Throughout his nigh-forty year career, “Weird Al” Yankovic has put smiles on millions of people’s faces with his funny and witty parodies of the music industry’s top hits. With the release of “Mandatory Fun,” Weird Al is taking more hits and putting his usual twist onto them - and there isn’t much wrong going on here. His parodies are great, his style parodies are on point, and the always wonderful polka medley is absolutely grin-inducing.
The thing that brings everyone to a Weird Al album is the parodies. The standouts on the album are… well… all of them. Honestly—they are all extremely well written, and it’s really difficult to pick one over the other, though everyone will have their personal favorites.
“Foil” is a pretty amazing parody on Lorde’s “Royals,” but that’s all that can be said without giving away any of the comedy gold. “Word Crimes” and “Tacky” are two more personal favorites with great themes and commentary.

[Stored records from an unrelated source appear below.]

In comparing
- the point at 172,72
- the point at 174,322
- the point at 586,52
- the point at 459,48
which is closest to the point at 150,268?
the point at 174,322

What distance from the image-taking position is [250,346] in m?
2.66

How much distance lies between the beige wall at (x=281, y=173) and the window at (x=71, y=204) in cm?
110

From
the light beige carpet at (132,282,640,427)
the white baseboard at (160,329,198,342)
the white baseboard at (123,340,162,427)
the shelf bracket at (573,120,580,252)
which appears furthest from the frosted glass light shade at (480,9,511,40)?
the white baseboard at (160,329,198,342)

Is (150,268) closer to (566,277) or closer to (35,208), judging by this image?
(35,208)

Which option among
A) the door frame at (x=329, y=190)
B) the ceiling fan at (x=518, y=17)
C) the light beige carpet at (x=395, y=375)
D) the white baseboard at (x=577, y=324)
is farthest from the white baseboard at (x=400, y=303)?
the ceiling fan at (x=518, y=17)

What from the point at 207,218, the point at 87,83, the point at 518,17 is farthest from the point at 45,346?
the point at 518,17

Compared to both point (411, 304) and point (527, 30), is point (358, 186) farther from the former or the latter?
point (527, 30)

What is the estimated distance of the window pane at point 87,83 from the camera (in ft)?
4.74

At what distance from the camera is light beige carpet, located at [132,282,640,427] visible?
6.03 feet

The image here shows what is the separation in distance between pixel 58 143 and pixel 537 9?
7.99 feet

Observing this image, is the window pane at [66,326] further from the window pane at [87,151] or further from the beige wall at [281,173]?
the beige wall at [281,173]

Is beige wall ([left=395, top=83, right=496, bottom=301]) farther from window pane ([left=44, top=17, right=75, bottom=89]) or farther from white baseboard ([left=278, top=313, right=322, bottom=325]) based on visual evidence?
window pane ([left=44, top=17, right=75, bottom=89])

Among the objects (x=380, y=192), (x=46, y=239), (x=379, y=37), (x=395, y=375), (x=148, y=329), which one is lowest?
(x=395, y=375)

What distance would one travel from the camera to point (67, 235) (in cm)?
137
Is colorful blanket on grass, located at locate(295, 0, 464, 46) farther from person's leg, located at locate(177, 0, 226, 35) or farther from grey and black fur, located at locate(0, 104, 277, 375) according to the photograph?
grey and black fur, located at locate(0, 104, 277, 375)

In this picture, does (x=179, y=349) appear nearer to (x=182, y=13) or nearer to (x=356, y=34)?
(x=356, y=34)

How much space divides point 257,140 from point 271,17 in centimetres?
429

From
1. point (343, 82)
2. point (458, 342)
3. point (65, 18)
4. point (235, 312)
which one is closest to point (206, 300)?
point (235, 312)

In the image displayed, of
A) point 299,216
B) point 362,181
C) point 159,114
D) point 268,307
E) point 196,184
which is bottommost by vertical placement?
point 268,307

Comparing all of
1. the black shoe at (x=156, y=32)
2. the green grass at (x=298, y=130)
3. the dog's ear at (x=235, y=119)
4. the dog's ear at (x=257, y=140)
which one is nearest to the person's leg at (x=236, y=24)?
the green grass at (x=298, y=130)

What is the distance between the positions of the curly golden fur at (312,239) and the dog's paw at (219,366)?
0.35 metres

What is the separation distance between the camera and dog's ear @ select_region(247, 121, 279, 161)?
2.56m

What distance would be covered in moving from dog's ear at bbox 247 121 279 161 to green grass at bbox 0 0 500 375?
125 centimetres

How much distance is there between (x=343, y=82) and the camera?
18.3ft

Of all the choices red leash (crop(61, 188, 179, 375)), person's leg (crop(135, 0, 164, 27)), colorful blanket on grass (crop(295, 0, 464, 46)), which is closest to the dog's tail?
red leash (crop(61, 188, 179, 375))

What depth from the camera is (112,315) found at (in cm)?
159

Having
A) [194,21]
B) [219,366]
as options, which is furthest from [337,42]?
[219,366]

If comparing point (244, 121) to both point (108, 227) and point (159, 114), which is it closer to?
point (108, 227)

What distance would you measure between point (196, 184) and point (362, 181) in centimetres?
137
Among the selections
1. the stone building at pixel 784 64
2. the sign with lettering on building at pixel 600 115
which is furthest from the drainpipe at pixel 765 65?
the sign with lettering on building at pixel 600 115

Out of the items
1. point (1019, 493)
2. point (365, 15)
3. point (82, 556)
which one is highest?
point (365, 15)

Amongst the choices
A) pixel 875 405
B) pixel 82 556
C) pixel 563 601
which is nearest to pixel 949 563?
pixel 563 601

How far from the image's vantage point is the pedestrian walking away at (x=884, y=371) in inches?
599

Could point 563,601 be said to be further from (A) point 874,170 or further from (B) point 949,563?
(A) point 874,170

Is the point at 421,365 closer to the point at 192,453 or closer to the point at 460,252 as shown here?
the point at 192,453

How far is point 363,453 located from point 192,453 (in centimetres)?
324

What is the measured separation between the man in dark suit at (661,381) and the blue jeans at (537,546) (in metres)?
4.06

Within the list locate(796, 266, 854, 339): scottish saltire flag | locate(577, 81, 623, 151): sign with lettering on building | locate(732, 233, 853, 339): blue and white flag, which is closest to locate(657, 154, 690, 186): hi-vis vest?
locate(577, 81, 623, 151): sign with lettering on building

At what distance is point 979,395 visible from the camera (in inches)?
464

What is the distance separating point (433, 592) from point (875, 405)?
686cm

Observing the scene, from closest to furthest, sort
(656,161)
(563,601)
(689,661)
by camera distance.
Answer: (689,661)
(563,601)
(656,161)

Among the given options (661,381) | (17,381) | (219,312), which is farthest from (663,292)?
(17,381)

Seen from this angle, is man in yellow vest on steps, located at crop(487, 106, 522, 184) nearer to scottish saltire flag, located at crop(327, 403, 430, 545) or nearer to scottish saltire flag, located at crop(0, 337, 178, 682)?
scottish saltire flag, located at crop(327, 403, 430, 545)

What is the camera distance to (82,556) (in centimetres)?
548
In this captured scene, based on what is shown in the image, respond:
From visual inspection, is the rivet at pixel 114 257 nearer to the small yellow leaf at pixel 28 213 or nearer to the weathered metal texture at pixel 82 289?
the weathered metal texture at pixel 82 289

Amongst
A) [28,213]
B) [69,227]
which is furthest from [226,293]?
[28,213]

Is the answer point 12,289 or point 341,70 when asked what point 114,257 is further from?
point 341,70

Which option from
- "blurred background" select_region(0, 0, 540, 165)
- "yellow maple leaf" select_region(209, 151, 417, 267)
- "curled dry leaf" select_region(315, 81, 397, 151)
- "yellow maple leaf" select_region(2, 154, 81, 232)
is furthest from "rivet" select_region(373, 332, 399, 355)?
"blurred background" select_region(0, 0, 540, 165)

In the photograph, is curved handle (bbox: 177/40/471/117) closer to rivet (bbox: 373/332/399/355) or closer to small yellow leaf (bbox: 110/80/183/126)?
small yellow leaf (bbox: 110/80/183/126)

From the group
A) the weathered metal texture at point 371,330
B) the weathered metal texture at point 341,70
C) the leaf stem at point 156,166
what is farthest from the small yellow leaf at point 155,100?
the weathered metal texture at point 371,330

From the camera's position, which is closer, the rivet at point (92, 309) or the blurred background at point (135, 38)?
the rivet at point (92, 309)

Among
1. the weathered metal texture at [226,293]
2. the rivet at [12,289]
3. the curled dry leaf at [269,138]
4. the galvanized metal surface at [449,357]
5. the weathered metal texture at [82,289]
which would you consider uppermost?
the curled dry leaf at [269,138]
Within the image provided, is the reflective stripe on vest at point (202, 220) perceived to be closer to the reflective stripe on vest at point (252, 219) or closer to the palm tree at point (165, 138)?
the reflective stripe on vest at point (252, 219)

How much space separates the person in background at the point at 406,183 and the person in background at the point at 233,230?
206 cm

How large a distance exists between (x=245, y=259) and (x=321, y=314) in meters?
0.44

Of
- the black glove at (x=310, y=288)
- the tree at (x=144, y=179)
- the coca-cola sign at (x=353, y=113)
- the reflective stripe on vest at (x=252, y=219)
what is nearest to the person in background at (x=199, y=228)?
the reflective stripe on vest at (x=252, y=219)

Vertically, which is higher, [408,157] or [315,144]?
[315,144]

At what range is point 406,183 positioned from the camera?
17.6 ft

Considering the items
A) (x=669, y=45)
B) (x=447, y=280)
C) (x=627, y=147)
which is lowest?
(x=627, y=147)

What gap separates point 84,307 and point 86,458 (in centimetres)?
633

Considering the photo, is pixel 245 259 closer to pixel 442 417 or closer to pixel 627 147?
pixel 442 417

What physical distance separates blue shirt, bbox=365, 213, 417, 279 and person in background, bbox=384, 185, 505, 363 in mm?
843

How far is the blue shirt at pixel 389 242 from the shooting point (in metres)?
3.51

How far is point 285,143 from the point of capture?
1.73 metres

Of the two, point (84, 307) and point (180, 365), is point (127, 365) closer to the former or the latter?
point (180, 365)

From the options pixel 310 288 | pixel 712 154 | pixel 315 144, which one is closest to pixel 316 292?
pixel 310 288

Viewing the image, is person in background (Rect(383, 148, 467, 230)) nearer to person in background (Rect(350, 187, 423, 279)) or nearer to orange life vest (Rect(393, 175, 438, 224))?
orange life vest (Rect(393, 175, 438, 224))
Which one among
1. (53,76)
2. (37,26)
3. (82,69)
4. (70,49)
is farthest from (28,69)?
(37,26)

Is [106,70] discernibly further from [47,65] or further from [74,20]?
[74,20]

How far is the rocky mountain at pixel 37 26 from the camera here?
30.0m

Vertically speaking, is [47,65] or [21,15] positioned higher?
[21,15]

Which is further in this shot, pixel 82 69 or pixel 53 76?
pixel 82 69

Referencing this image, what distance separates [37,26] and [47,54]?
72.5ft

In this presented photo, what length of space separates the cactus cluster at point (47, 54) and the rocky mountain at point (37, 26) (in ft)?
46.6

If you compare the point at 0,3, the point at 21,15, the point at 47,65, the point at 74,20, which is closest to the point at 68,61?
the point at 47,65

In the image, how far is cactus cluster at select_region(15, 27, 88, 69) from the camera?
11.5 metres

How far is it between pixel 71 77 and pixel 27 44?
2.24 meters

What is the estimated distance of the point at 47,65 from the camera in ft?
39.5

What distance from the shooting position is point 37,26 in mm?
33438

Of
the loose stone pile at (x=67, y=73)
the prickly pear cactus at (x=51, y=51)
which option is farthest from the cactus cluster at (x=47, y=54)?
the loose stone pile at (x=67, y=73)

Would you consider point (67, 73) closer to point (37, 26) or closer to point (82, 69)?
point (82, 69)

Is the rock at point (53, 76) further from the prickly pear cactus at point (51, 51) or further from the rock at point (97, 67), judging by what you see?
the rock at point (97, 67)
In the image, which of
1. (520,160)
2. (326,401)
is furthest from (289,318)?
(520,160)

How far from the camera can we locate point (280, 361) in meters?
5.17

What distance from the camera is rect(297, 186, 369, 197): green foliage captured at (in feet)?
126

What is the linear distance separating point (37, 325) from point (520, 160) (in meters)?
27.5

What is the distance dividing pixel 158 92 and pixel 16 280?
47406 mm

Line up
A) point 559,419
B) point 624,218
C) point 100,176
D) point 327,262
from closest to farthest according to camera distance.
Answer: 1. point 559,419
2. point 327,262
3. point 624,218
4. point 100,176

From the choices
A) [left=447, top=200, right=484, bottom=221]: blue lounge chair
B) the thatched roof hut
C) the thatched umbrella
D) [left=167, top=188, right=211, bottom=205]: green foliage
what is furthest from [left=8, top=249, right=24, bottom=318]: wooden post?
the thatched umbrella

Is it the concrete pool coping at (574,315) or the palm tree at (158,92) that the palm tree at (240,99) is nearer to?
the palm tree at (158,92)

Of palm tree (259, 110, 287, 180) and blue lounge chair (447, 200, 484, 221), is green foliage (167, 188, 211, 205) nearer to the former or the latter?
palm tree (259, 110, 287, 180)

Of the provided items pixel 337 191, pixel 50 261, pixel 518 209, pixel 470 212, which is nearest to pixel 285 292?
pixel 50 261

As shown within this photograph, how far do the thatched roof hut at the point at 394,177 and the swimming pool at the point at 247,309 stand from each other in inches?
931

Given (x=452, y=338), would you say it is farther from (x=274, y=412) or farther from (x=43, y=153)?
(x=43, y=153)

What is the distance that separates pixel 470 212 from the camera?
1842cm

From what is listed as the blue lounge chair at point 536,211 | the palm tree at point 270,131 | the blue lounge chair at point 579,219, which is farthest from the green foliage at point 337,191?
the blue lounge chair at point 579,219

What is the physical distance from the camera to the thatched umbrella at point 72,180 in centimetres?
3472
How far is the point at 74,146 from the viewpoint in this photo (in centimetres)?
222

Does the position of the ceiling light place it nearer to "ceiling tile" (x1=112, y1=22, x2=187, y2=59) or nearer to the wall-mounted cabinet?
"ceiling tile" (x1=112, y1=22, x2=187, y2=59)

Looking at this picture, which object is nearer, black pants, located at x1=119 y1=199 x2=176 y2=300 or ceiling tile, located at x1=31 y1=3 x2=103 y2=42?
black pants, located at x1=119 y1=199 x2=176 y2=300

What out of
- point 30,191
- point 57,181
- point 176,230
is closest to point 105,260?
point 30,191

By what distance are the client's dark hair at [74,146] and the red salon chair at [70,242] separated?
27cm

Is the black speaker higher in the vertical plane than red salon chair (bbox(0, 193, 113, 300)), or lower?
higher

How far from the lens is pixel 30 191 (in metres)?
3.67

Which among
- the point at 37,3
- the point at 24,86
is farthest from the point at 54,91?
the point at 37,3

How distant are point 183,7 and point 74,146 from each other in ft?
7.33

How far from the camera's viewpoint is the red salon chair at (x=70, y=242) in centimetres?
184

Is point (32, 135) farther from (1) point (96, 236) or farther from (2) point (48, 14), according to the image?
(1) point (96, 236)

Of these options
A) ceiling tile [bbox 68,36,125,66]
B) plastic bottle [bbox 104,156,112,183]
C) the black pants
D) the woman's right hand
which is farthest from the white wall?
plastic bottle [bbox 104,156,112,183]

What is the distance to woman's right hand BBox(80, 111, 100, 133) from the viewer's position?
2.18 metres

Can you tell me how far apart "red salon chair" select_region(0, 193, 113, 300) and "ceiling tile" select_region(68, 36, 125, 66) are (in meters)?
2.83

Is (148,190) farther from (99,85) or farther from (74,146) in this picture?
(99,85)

When he isn’t directly parodying specific songs, he is still parodying artists’ styles. With tracks like “Lame Claim to Fame,” “My Own Eyes,” and “Mission Statement,” Weird Al parodies the styles of Southern Culture on the Skids, the Foo Fighters, and Crosby, Stills, and Nash respectively. These tracks are all originally written by Mr. Yankovic. It is these kinds of tracks that show Weird Al’s range as a musician and writer. Also, is it possible to just get an album of polkafied pop songs? Because “NOW That’s What I Call Polka!” is amazing.
Ever since his first parody, “Belvedere Cruisin,’” was heard in 1976 on Dr. Demento’s radio show, Weird Al has not slowed down musically or creatively. He has created timeless, fun music for decades, and “Mandatory Fun” shows that Weird Al’s well has not run dry.